Between the 22nd and 24th of January 2016, Winter Storm Jonas, also known as 'Snowzilla,' produced totals of up to three feet of snow in parts of the Mid-Atlantic and Northeastern United States. This storm, the first of its kind since the 2011 Groundhog Day Blizzard, qualified as a Category 5 blizzard in the Northeast, and even qualified as a Category 4 for the Southeast. These ratings were from the more recent Regional Snowfall Index, or RSI, which is similar to other scales in use by meteorologists. It takes into account snowfall in a region, how much area the storm covers, and the relationship to population in the area.

Originating from a shortwave trough, the system consolidated into a defined low-pressure area on January 21 over Texas. Meteorologists claimed that this could be a historic blizzard and quickly indicated the storm could produce more than 2 ft of snow across the Mid-Atlantic region. From January 20 through 22, eleven states and the District of Columbia declared a state of emergency in anticipation of significant snowfall and blizzard conditions. More than 13,000 flights were canceled in relation to the storm, and a travel ban was instituted for New York City and Newark, New Jersey for January 23–24. Ice and snow covered roads led to accidents across the region, several of which resulted in deaths and injuries.

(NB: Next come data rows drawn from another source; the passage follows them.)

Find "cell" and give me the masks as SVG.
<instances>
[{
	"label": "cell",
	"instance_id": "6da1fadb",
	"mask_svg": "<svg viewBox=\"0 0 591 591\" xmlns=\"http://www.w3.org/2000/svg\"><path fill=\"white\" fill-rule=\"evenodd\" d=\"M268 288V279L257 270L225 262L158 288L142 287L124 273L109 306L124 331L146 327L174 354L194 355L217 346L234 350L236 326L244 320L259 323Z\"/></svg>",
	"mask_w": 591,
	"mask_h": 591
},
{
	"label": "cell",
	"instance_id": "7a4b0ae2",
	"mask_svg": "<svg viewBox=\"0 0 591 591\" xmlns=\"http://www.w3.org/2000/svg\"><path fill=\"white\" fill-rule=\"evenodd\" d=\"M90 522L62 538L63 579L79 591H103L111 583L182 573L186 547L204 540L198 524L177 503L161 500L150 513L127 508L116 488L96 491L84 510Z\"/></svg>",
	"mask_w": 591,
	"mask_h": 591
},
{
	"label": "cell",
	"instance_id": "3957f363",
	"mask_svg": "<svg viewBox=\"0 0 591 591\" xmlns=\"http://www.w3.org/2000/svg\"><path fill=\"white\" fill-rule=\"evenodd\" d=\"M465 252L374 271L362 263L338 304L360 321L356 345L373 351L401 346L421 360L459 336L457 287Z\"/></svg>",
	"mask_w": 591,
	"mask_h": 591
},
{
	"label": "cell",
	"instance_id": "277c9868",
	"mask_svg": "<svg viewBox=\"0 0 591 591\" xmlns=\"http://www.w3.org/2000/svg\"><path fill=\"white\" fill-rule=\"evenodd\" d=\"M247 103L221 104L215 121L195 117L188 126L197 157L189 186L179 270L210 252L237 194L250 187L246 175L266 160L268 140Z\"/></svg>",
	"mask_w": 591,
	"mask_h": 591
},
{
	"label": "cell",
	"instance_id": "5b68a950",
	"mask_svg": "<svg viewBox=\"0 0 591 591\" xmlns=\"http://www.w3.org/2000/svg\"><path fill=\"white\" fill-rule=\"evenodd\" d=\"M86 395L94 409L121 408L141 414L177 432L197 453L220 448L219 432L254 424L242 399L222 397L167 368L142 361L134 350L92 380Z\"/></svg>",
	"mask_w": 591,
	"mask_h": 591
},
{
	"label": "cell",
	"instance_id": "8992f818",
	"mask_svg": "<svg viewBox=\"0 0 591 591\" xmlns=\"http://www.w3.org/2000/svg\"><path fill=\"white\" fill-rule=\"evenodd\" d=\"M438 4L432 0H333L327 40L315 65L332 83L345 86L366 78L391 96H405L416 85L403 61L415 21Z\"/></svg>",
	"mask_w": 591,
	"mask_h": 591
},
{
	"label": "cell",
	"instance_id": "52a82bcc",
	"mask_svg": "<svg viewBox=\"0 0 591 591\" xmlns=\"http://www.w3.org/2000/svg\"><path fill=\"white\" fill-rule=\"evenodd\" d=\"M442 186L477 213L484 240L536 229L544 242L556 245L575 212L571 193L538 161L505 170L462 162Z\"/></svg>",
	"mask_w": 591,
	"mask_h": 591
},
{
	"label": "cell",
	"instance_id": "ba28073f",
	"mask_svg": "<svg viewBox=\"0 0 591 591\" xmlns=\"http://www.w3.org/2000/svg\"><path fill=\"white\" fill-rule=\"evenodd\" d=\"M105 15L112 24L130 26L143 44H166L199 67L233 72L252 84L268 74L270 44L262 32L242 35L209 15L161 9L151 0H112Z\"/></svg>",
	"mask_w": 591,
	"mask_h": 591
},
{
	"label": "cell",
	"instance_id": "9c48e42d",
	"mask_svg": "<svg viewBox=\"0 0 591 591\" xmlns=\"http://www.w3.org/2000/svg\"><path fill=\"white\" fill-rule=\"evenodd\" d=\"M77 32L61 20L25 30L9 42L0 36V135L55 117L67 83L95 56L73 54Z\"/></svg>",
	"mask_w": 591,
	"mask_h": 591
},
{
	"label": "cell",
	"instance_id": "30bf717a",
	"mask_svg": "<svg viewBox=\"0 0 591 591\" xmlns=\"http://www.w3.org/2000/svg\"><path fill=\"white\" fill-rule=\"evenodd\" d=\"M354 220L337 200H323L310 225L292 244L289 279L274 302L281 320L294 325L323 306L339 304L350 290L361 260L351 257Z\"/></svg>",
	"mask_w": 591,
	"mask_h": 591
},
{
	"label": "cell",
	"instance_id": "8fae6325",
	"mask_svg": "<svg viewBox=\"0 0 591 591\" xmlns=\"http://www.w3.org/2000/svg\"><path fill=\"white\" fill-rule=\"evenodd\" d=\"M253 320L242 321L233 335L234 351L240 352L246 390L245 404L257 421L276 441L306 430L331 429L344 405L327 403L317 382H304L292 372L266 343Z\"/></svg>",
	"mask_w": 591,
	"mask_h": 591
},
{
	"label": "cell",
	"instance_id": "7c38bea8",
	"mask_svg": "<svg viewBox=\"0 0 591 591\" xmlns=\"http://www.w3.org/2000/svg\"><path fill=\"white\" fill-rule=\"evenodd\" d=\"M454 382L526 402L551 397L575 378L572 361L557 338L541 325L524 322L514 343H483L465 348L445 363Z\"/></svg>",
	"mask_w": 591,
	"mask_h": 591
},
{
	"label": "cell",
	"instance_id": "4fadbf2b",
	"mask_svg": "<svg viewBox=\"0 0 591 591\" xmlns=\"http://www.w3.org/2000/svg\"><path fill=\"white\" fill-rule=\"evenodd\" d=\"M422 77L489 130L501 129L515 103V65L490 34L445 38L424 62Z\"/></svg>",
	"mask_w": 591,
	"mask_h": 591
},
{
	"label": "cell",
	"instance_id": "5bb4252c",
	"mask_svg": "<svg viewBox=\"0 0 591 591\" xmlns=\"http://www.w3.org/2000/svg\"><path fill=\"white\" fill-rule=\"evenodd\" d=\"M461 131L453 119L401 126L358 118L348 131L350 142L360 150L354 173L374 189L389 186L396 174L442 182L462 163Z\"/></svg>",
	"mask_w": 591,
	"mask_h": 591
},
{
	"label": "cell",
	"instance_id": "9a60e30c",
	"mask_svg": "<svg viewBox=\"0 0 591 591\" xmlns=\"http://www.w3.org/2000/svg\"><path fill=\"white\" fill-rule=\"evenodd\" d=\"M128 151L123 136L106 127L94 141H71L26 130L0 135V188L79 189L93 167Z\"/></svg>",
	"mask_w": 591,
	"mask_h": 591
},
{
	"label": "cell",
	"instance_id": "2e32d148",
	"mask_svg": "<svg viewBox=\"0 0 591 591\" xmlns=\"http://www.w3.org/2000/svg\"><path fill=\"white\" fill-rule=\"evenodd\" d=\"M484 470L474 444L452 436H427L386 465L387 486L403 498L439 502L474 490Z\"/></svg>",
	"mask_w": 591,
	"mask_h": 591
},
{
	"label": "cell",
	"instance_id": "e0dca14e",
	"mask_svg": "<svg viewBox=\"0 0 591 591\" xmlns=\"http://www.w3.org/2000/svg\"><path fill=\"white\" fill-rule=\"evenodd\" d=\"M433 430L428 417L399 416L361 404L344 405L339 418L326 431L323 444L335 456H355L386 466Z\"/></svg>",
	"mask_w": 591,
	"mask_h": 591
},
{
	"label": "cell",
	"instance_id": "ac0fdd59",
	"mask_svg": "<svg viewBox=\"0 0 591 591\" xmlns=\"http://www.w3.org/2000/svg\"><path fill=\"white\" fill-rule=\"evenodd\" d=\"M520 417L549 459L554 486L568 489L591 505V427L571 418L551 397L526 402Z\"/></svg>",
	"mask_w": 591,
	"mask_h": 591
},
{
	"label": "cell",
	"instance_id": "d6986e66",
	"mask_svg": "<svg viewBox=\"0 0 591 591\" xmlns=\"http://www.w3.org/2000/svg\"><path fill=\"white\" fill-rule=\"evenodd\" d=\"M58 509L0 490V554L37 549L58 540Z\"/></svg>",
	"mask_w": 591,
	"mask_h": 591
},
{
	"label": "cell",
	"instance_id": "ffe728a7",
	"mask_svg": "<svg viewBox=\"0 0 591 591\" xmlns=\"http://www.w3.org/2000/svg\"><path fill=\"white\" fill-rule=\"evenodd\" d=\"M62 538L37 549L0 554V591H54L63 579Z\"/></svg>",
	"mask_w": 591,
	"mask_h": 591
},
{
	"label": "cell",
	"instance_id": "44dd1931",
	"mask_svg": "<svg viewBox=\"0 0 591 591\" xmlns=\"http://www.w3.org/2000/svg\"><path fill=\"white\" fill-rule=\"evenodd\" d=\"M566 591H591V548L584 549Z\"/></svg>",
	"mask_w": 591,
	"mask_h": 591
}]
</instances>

• Number of people affected: approximately 103 million people, 33 million people under blizzard warnings.
• Killed in storm-related incidents: 55 people
• States: Virginia (12), Pennsylvania (9), New Jersey (6), New York (6), North Carolina (6), South Carolina (4), Maryland (3), Washington, D.C. (3), Arkansas (1), Delaware (1), Georgia (1), Kentucky (1), Massachusetts (1), and Ohio (1).
• Costs: Between $500 million and$3 billion
A meteorological image showing the formation of Winter Storm Jonas in Jan 2016.
A satellite image of the blizzard near its peak in Jan 2016.